Text section →
--- Begin ---
# CSCN8020 Q Learning Taxi


The environment we define will contain:
- 500 discrete states
- 6 discrete actions
- Reward structure:
    - -1 per step
    - +20 for correct passenger drop-off
    - -10 for illegal pickup or drop-off

The goal is to learn the optimal policy that maximizes cumulative reward by efficiently transporting passengers.

Legend:
- Agent: Taxi
- Enviornment: Taxi-v3 grid world
- State Space: 500 discrete states
- Action Space: 6 discrete actions
- Policy: ε-greedy
- Value function: Q(s,a)
- Learning Type: Model free, off-policy, Temporal difference

The Q-Learning update rule:
Q(s,a) ← Q(s,a) + α [r + γ max_a' Q(s',a') − Q(s,a)]

Where:
- α = learning rate
- γ  = discount factor
- ε =  exploration factor ( ε-greedy policy)



## 1. Import & Setup

In [None]:
from idlelib.rpc import request_queue

import gymnasium as gym
import numpy as np
import random
import logging
import matplotlib.pyplot as plt
import time

# Setup logging
logging.basicConfig(
    filename='taxi.log',
    filemode='w',
    level=logging.INFO,
    format="%(message)s"
)

logger = logging.getLogger()

Imports explanation:
- gymnasium: provides Taxi environment for experiment
- numpy: used for Q-table and math operations
- random: used for epsilon-greedy exploration
- logging: used to store metrics into a file that can be used to analyze and compare info
- matplotlib: used for plotting performance curves

The Q-table will be a 500 x 6 matrix
Each row corresponds to a state while each column corresponds to an action.

## 2. Initialize Environment & Analysis

Observation space: 500 states

State encoding:
((taxi_row * 5 + taxi_col) * 5 + passenger_location) * 4 + destination

Breakdown:
- 25 taxi positions
- 5 passenger locations
- 4 destination locations

Action Space (6 actions):
0: South (Down)
--- End ---
Job 1 → Return the entries word for word, starting at the line containing "Of the point" and continuing through the end of the entries, with both ends included.

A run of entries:
--- Begin ---
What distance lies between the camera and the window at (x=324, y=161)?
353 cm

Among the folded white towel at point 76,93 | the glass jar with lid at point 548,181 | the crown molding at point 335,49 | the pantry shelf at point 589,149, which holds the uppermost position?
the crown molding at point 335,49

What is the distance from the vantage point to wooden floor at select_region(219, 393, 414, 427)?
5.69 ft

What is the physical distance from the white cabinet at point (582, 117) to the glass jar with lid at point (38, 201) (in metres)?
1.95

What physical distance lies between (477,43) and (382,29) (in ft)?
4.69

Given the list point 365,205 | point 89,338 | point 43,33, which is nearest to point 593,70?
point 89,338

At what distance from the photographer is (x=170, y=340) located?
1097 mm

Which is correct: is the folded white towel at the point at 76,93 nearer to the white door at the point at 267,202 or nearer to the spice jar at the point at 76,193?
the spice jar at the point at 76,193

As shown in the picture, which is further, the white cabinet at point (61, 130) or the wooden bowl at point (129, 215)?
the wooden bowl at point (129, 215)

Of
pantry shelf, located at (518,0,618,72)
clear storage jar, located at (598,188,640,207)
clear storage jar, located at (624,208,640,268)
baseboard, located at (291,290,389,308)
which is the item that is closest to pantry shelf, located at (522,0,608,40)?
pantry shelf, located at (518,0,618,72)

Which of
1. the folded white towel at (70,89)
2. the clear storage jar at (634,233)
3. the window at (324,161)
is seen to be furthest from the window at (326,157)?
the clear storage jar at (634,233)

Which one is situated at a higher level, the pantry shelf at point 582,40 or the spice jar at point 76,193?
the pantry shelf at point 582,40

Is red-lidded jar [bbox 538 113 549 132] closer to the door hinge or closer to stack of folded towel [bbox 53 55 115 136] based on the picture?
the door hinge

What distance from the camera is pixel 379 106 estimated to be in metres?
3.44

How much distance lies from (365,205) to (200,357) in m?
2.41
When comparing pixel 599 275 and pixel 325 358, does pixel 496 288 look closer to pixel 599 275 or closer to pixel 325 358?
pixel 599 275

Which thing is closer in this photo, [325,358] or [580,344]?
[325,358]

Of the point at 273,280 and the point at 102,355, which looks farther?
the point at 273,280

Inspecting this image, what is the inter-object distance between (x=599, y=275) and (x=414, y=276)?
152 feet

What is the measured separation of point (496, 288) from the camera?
--- End ---
Job 2 → In the Q-learning taxi notebook, what reward is given for a correct passenger drop-off?

Output 1 →
Of the point at 273,280 and the point at 102,355, which looks farther?
the point at 273,280

Inspecting this image, what is the inter-object distance between (x=599, y=275) and (x=414, y=276)?
152 feet

What is the measured separation of point (496, 288) from the camera?

Output 2 → +20